See the fact file below for more information on the Roald Dahl or alternatively, you can download our 23-page Roald Dahl worksheet pack to utilise within the classroom or home environment.
Key Facts & Information
Dahl’s Early Life and Interests
- Roald Dahl was born in 1916 Llandaff, Cardiff, Wales, in 1916. His parents, Harald and Sofie Magdalene Dahl, were Norwegian and settled in Wales in 1880.
- He was named after the Norwegian polar explorer Roald Amundsen. Amundsen was a national hero in Norway at the time and was the first person to ever reach the South Pole.

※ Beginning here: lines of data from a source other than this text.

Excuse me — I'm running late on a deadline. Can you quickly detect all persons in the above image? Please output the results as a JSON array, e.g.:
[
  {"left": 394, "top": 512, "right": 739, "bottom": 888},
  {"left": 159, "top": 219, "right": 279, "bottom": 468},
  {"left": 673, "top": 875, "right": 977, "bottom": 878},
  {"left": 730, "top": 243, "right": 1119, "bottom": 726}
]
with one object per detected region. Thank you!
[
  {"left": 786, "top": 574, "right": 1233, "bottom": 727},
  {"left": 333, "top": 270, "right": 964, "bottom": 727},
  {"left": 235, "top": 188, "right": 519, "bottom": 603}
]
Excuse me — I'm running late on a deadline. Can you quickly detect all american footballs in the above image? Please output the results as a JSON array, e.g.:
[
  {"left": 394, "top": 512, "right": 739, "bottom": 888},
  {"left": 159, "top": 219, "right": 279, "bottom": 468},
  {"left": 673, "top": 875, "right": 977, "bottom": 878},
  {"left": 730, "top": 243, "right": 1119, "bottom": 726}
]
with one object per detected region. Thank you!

- Roald spoke Norwegian when he was at home with his family. The entire Dahl family, both parents and his sisters Astri, Alfhild and Else, spoke their native language while at home.
- Roald Dahl’s sister and father both died in 1920. His seven-year-old sister, Astri, died from appendicitis and weeks later his father Harald died of pneumonia at the age of 57 while on a fishing trip in the Antarctic.
- Dahl went to three different schools in different areas of the country. He first went to The Cathedral School in Llandaff, Cardiff. He was then transferred to Saint Peter’s – a boarding school – in Weston-super-Mare, and then, in 1929, he attended Repton School in Derbyshire.
- His teachers did not think he was a particularly talented writer. In fact, one of his English teachers wrote in his school report, “I have never met anybody who so persistently writes words meaning the exact opposite of what is intended.”
- Roald was very good at sports. He was captain of the school squash team and the fives team – fives is similar to squash but you use either a glove or bare hands instead of a racquet. He also enjoyed playing for the school football team.
- Roald Dahl was a very tall man. By the time he reached adulthood, Roald stood 6 ft 6 in (1.98 m) tall.
- Photography was another hobby that Roald enjoyed. He often had a camera with him.
- In 1934, he went on a hiking trip to Newfoundland in Canada. After his hiking tour was finished, he got a job with Shell Petroleum Company and worked in exotic locations like Kenya and Tanzania.
- Roald Dahl became a fighter pilot in the Royal Air Force in 1940. Before he became a pilot, he was a lieutenant in the King’s African Rifles – an East African regiment of the British Army.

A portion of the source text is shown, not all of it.